→ **Brief**:
Convert the part of the records that starts at the line containing "Of the presented items" and continues through the end of the records into a numbered list, leaving out any blank lines.

-- start Given data --

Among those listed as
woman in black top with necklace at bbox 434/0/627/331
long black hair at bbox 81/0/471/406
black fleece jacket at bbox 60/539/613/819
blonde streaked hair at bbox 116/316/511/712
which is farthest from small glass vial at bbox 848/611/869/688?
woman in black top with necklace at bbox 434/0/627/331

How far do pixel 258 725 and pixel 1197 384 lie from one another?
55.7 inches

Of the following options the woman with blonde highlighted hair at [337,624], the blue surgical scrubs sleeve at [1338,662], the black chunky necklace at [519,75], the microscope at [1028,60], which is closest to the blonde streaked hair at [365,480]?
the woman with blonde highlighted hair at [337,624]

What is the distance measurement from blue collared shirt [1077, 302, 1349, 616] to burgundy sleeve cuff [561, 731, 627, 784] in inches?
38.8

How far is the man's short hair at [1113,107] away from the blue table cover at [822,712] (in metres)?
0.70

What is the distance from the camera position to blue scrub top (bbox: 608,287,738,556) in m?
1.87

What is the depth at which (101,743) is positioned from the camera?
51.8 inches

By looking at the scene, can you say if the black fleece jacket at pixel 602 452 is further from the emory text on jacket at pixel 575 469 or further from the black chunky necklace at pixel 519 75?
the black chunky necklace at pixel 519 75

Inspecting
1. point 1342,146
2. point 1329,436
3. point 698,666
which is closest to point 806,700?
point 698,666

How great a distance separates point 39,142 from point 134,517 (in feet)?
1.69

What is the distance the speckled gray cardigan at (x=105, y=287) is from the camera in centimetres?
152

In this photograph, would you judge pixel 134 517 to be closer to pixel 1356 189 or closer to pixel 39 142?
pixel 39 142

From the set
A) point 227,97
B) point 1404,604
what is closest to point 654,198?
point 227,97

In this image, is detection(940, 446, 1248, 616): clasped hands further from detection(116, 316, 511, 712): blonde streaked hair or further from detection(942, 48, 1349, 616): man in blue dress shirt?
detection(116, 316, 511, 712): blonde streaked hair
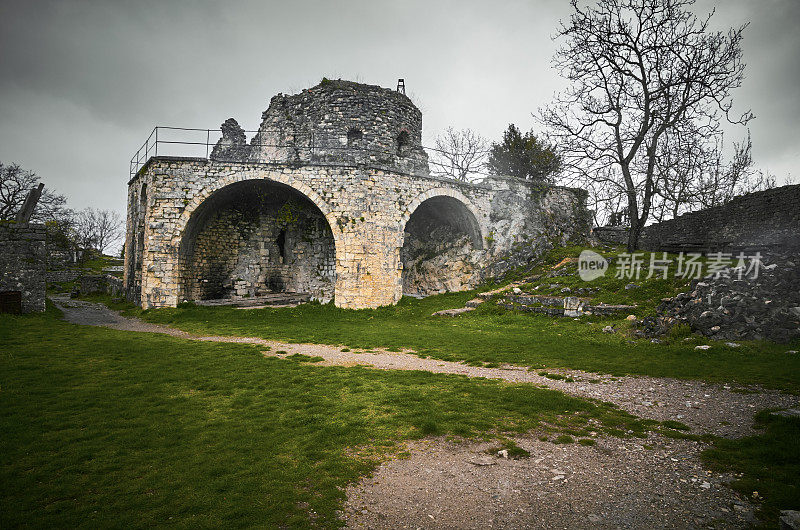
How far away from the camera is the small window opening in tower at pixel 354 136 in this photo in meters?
19.2

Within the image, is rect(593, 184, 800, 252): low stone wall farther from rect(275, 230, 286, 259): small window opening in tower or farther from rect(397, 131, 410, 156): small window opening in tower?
rect(275, 230, 286, 259): small window opening in tower

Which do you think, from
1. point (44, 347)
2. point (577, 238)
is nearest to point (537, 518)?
point (44, 347)

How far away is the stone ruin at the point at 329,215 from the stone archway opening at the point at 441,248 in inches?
2.4

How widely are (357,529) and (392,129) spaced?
1898 centimetres

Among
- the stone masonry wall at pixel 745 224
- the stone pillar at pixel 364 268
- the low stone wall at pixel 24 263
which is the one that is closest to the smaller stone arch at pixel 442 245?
the stone pillar at pixel 364 268

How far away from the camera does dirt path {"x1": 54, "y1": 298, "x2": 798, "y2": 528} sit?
9.78ft

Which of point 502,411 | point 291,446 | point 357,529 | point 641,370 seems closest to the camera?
point 357,529

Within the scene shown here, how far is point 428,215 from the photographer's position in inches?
834

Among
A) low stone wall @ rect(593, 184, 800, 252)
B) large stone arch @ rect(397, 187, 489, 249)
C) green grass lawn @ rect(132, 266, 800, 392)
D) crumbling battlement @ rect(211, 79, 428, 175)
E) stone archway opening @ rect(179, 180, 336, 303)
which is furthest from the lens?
crumbling battlement @ rect(211, 79, 428, 175)

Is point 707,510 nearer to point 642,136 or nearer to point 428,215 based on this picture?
point 642,136

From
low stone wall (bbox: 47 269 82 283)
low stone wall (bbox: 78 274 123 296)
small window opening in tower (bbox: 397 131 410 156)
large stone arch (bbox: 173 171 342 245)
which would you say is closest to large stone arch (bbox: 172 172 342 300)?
large stone arch (bbox: 173 171 342 245)

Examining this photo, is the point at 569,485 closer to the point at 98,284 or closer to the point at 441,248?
the point at 441,248

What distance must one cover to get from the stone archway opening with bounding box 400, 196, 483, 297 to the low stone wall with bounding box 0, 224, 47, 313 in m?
13.9

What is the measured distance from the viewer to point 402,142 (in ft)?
67.4
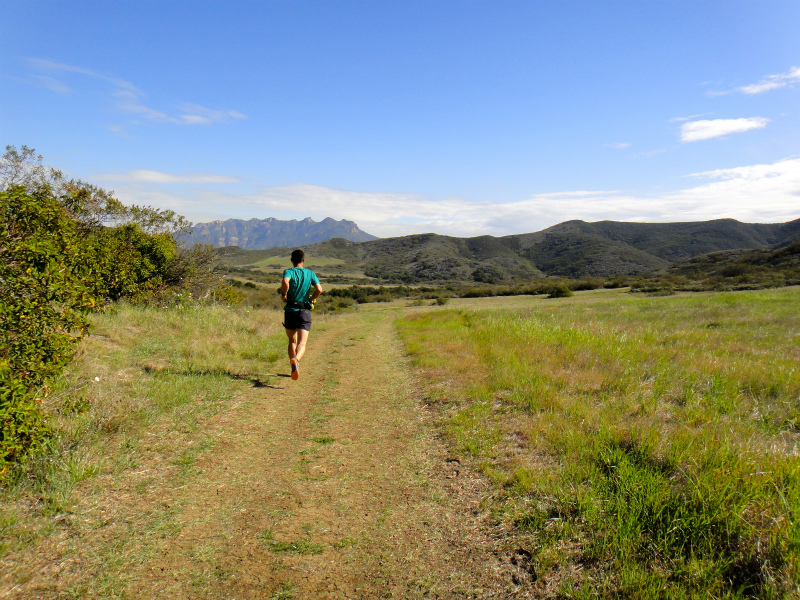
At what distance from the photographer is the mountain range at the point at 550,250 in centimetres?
11450

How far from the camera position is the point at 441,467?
4.66 metres

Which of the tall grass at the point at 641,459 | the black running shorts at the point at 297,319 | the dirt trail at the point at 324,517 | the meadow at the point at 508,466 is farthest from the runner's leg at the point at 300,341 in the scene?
the tall grass at the point at 641,459

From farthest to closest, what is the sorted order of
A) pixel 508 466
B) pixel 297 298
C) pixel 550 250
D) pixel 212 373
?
pixel 550 250 < pixel 212 373 < pixel 297 298 < pixel 508 466

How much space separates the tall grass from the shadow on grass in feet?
10.6

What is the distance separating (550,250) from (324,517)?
5915 inches

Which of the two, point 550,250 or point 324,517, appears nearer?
point 324,517

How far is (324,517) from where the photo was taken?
3674mm

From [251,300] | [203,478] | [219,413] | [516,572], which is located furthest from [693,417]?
[251,300]

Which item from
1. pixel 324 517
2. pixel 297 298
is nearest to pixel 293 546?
pixel 324 517

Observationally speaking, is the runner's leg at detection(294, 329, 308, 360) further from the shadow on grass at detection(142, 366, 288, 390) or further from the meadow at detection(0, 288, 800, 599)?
the shadow on grass at detection(142, 366, 288, 390)

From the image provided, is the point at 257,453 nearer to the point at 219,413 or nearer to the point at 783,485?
the point at 219,413

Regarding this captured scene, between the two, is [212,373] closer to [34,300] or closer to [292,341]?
[292,341]

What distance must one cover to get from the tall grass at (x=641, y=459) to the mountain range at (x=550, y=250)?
318ft

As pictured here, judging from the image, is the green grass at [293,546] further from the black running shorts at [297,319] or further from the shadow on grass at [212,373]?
the black running shorts at [297,319]
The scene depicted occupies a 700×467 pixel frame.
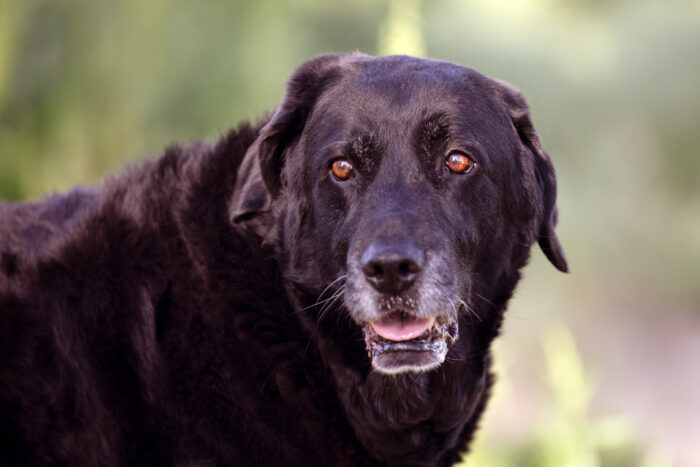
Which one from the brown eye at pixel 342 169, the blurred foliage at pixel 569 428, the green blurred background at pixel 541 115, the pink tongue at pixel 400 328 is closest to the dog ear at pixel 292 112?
the brown eye at pixel 342 169

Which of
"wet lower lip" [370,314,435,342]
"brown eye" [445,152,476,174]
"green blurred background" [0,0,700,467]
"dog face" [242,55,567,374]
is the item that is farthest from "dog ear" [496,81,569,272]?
"green blurred background" [0,0,700,467]

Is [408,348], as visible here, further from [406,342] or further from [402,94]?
[402,94]

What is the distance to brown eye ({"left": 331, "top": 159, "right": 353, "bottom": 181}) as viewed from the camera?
11.4ft

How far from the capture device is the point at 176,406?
10.7 ft

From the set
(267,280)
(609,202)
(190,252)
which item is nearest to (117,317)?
(190,252)

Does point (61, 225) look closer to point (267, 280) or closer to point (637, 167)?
point (267, 280)

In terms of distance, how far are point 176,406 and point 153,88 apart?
17.7ft

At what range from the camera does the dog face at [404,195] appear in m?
3.27

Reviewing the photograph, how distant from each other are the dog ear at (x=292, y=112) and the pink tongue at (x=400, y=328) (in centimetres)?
70

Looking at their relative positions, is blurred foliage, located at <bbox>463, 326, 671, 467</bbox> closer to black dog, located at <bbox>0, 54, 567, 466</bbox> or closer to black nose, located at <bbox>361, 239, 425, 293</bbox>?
black dog, located at <bbox>0, 54, 567, 466</bbox>

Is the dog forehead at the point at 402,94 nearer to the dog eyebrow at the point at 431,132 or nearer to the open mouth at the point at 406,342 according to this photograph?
the dog eyebrow at the point at 431,132

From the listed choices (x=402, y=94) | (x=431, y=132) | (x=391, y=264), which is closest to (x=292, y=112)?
(x=402, y=94)

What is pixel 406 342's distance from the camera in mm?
3369

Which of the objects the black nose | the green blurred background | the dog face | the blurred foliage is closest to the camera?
the black nose
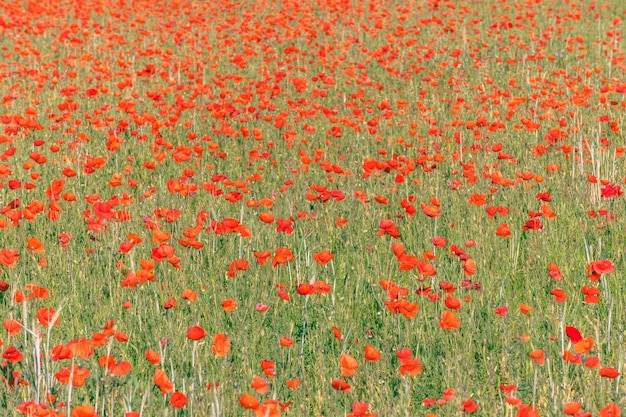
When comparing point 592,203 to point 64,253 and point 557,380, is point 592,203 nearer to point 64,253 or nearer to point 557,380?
point 557,380

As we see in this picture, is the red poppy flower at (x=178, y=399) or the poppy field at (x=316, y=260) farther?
the poppy field at (x=316, y=260)

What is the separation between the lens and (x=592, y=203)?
463cm

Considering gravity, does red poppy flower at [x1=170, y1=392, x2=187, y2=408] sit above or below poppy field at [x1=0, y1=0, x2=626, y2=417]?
above

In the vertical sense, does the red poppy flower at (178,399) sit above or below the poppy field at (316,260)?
above

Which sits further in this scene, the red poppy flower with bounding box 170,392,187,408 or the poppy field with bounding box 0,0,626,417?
the poppy field with bounding box 0,0,626,417

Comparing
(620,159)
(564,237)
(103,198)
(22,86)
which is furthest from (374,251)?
(22,86)

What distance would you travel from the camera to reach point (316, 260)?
139 inches

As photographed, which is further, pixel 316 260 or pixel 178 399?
pixel 316 260

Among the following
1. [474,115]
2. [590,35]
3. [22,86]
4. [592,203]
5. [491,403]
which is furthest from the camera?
[590,35]

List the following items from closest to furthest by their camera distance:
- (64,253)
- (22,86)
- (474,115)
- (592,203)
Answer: (64,253), (592,203), (474,115), (22,86)

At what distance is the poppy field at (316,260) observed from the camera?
2.70 m

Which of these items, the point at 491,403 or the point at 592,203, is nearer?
the point at 491,403

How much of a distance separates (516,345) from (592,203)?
1798mm

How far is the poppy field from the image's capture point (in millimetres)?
2701
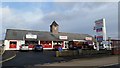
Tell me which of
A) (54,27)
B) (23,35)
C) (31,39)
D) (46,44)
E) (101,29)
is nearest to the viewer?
(101,29)

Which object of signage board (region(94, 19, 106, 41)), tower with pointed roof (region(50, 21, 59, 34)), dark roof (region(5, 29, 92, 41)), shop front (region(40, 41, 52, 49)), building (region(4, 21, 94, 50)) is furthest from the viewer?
A: tower with pointed roof (region(50, 21, 59, 34))

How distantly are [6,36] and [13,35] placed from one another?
97.0 inches

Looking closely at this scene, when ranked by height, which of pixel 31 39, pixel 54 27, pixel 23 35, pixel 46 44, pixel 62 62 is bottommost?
pixel 62 62

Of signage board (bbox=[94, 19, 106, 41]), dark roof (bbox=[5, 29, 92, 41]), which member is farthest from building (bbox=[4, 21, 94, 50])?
signage board (bbox=[94, 19, 106, 41])

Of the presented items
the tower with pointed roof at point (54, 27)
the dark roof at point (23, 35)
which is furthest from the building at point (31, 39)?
the tower with pointed roof at point (54, 27)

-- end Given data --

→ **The completed task**:
1. Of the presented items
2. the tower with pointed roof at point (54, 27)
3. the dark roof at point (23, 35)
4. which is furthest from the building at point (31, 39)?
5. the tower with pointed roof at point (54, 27)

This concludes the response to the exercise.